小津安二郎監督は黒澤明監督と並び世界的に評価される日本映画の巨匠として知られています。
小津監督の映画はドラマチックなストーリー展開があるわけでもなく、一見淡々とした日常が描かれているにすぎないのにそこから日本人の生活と人生の滋味が滲み出てきて、みるものを懐かしい気持ちにさせます。
どの作品もカットのひとつひとつが美しく、何度でもみたくなる中毒性があると言われています。

小津監督の映画の美しさを支えた小津組のなかで「巧芸考選」というスタッフが東哉の先代当主 山田隼生であり、山田は小津監督の要望に応え、大道具でもなく小道具でもなく、芸術、工芸など日本文化のアドバイスに務めました。
お茶に関する事や床の間の花器など、小津監督独自のカメラアングルの低さからみたテーブル上の器の置き方なども示唆しました。
何物でも本物にこだわる小津監督は、ちょっと端しか映らないものでも偽物を嫌い常に本物を用意させたそうです。

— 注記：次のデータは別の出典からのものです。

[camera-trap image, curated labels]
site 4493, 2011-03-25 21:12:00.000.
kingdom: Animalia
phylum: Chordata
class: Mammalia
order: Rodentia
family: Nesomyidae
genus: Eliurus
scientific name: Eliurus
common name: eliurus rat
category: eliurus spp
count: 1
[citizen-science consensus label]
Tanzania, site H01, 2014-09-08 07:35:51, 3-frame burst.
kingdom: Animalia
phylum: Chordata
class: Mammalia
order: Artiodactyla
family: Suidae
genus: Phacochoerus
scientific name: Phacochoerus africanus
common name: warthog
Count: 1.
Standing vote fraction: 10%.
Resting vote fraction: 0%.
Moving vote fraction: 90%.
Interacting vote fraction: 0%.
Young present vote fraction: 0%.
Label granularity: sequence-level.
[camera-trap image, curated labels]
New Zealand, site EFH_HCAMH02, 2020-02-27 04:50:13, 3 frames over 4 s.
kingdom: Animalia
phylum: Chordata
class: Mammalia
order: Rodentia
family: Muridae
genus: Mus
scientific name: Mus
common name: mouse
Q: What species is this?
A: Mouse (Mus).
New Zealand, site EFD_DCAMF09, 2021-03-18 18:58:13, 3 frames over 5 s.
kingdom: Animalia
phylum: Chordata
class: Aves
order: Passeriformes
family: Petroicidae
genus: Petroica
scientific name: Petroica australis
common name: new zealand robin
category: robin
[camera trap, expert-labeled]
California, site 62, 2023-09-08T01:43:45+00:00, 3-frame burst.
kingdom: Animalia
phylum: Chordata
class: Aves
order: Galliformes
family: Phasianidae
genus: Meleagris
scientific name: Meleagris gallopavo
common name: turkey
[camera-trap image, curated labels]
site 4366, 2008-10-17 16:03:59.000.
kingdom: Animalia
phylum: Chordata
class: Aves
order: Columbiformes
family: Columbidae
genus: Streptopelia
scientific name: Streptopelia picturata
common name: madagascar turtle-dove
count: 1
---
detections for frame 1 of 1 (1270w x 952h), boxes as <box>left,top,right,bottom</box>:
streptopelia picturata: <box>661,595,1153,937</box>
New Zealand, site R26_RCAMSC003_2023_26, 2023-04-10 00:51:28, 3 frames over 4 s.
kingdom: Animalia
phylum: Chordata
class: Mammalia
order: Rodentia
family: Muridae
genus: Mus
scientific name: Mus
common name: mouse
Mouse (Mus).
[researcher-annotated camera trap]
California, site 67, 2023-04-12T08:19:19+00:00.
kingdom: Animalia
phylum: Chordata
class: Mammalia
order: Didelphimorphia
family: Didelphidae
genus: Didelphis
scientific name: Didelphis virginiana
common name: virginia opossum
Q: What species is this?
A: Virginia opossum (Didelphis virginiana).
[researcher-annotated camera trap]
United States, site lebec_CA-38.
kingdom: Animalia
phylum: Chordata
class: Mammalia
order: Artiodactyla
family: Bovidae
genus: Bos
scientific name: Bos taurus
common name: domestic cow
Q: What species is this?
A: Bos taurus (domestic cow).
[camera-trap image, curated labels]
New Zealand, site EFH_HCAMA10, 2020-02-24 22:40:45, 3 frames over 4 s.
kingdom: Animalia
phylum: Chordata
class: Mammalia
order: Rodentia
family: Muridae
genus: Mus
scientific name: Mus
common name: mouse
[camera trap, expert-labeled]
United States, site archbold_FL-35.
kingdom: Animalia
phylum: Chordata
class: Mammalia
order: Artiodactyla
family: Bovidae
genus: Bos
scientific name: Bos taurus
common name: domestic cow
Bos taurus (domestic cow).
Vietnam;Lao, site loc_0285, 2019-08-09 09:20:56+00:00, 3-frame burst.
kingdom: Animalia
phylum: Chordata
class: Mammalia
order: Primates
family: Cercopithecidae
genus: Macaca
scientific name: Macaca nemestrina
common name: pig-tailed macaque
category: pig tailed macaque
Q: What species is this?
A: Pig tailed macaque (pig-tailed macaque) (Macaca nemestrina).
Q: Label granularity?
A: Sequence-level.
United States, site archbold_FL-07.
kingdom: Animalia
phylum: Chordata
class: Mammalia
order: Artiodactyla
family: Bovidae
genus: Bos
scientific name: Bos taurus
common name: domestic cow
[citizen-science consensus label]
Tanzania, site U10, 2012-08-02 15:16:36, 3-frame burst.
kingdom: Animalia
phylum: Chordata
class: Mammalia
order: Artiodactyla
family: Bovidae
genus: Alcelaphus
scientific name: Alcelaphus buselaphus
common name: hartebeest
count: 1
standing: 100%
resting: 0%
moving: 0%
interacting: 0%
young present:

小津監督の初めてのオールカラー作品である「彼岸花」をはじめ4〜5作品のお手伝いをさせて頂きましたが、そこに東哉の器が使われたのは言うまでもありません。
現在も実際に映画に使われたものと同じ花器や湯呑等を造り続けています。
また東京銀座の東哉本店は、小津監督がスタッフとよく銀座を遊興した時の集合場所で、店の奥の座敷でテレビを見たりして皆が集まるのを待ってそれから呑みに出かけられたそうです。
現在は東哉ビルとなって当時の面影はありませんが、東哉の造る品物のなかには小津監督に求められた一流の感性が今も生き続けています。
京都売舗では映画に使われていた竹製の電気傘や釣り灯籠など、山田が選んで用意した物が残り今も使われています。